JCCNetwork.id- Satuan Tugas Sapu Bersih Pelanggaran Pangan (Satgas Saber Pangan) dari Badan Pangan Nasional melaporkan adanya penurunan harga sejumlah komoditas strategis selama pekan pertama Ramadan 2026. Hasil pemantauan intensif menunjukkan pergerakan harga cenderung stabil tanpa lonjakan signifikan di berbagai wilayah.
Pemantauan dilakukan melalui 28.270 kegiatan pengawasan yang mencakup pasar rakyat, ritel modern, distributor, hingga produsen. Data yang dihimpun hingga 25 Februari 2026 mencatat beberapa komoditas utama mengalami koreksi harga, terutama di wilayah barat Indonesia.
Harga gula konsumsi, misalnya, tercatat turun dari Rp17.983 per kilogram pada awal Februari menjadi Rp17.525 per kilogram. Penurunan sekitar 2,5 persen tersebut membuat harga semakin mendekati acuan yang telah ditetapkan pemerintah.
Komoditas protein hewani juga menunjukkan tren serupa. Harga daging kerbau beku mengalami penurunan cukup tajam, dari Rp105.349 per kilogram pada pertengahan Februari menjadi Rp95.194 per kilogram di akhir periode pemantauan. Penurunan ini dinilai membantu menjaga daya beli masyarakat selama bulan puasa.
Di sektor beras, sejumlah zona mencatat stabilisasi harga dibandingkan awal bulan. Beras program Stabilisasi Pasokan dan Harga Pangan (SPHP) bahkan dilaporkan berada di bawah Harga Eceran Tertinggi (HET), seiring optimalisasi distribusi dan penguatan stok di berbagai daerah.

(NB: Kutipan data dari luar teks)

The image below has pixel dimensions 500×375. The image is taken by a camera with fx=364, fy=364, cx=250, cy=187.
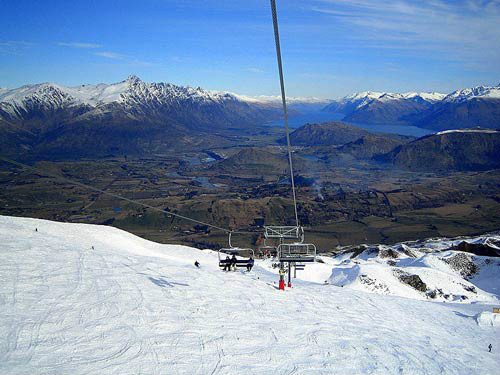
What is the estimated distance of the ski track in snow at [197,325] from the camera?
11.4 meters

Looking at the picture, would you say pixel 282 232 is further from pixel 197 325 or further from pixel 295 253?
pixel 197 325

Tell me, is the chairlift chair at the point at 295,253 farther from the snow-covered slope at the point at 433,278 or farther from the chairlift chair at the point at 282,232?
the snow-covered slope at the point at 433,278

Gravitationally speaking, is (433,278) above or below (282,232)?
below

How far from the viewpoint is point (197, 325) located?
569 inches

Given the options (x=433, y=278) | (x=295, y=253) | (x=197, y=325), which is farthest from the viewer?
(x=433, y=278)

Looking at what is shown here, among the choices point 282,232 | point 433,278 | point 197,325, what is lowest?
point 433,278

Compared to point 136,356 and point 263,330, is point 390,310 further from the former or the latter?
point 136,356

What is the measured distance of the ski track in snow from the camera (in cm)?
1145

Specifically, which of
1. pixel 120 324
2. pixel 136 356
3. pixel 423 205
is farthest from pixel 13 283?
pixel 423 205

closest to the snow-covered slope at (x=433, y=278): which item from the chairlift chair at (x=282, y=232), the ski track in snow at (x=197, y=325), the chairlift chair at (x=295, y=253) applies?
the ski track in snow at (x=197, y=325)

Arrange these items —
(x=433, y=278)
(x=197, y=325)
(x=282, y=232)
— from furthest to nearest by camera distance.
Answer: (x=433, y=278) < (x=282, y=232) < (x=197, y=325)

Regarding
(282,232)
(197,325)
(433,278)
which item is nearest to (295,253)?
(282,232)

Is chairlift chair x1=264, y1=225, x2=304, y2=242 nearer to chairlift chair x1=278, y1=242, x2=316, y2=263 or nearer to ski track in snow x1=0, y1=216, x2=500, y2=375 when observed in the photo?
chairlift chair x1=278, y1=242, x2=316, y2=263

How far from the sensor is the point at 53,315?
45.4 ft
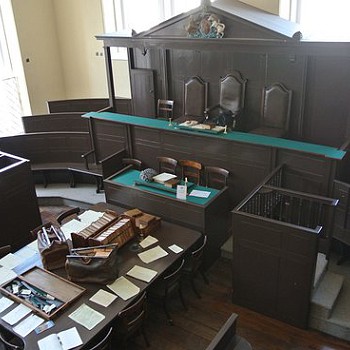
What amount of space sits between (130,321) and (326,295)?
233 centimetres

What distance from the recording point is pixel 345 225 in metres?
5.60

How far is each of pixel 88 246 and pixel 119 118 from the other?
3.38 m

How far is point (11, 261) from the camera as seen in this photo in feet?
16.8

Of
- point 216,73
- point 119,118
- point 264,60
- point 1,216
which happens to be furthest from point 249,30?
point 1,216

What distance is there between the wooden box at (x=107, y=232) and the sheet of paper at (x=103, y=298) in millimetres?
602

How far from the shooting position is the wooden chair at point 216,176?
670 cm

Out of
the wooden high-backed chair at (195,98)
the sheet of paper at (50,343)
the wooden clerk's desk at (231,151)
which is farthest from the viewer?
the wooden high-backed chair at (195,98)

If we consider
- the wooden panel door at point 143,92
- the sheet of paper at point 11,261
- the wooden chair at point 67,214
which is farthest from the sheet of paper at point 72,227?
the wooden panel door at point 143,92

Sementara itu, harga cabai rawit merah juga mulai melandai. Rata-rata harga nasional di tingkat konsumen tercatat Rp66.920 per kilogram. Kondisi ini mencerminkan membaiknya pasokan dari sentra produksi serta distribusi antarwilayah yang lebih lancar.
Sekretaris Utama Badan Pangan Nasional, Sarwo Edhy, menyatakan pengawasan masif yang dilakukan pemerintah menjadi faktor penting dalam menjaga stabilitas harga. Menurutnya, pengendalian distribusi dan koordinasi lintas daerah mampu meredam potensi gejolak yang kerap muncul menjelang dan selama Ramadan.
“Langkah pengawasan yang masif ini bertujuan memastikan pasokan tersedia, distribusi tidak terhambat, dan harga tetap terkendali. Hasil pemantauan menunjukkan kondisi harga mulai stabil baik di tingkat distributor maupun di pasar,” ujarnya dalam keterangan resmi pada Jumat (27/2/2026).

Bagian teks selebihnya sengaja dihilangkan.